Passage to read:
== == ==
Keogh plans are the self-employed equivalent of corporate retirement programs. To get a deduction for the current tax year, the plan must be established before year's end. Once that's done, actual contributions can be deferred until the extended due date for that year's return.

The Keogh plan is generally attractive to businesses with several highly paid owners and executives. Law firms and medical practices, for example, tend to gravitate toward it. Although anyone can establish a Keogh plan, it is best for companies with 10 employees or fewer because the funding burden is entirely on the employer.

Keoghs can be administered as either a profit-sharing plan or a defined benefit plan. Annual contributions to Keogh profit-sharing plans are based on a percentage of self-employment income or compensation and are subject to a $42,000 ceiling. A plan document must be drafted in Year One (this may cost several hundred dollars), and the IRS demands an annual report (which you can probably do yourself).
== == ==
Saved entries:
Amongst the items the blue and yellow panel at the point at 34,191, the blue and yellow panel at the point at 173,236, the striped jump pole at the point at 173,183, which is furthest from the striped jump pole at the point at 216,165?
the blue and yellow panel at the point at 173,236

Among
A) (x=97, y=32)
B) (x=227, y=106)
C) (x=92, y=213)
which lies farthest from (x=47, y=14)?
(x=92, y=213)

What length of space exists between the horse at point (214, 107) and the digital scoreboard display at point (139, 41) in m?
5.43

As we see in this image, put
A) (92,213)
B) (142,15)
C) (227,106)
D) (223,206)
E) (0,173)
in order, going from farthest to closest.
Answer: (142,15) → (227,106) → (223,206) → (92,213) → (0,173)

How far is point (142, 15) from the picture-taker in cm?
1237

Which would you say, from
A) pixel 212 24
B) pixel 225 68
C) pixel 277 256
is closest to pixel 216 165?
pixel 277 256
== == ==
Task set:
a) Could you quote the part of the Keogh plan text that opens with the words containing "The Keogh plan" and closes with "on the employer."?
b) Can you continue the text on Keogh plans, picking up after its final sentence?
The records have no connection to the text on Keogh plans.

Results of the exercise:
a)
The Keogh plan is generally attractive to businesses with several highly paid owners and executives. Law firms and medical practices, for example, tend to gravitate toward it. Although anyone can establish a Keogh plan, it is best for companies with 10 employees or fewer because the funding burden is entirely on the employer.

b)
A Keogh defined benefit plan is designed to deliver a targeted annual retirement benefit, which can be as high as $170,000. Each year's contribution must be calculated by an actuary--the exact amount depends on your income, the target benefit, years until retirement and anticipated investment returns. Annual actuarial fees and the required IRS report can cost as much as several thousand dollars. Another negative: You're locked into making the actuarially determined contribution each year. However, if you make good money and are over 50, a defined benefit plan may be worth all the trouble--because it permits much bigger contributions than any other type of program. If you're younger, go with a profit-sharing Keogh.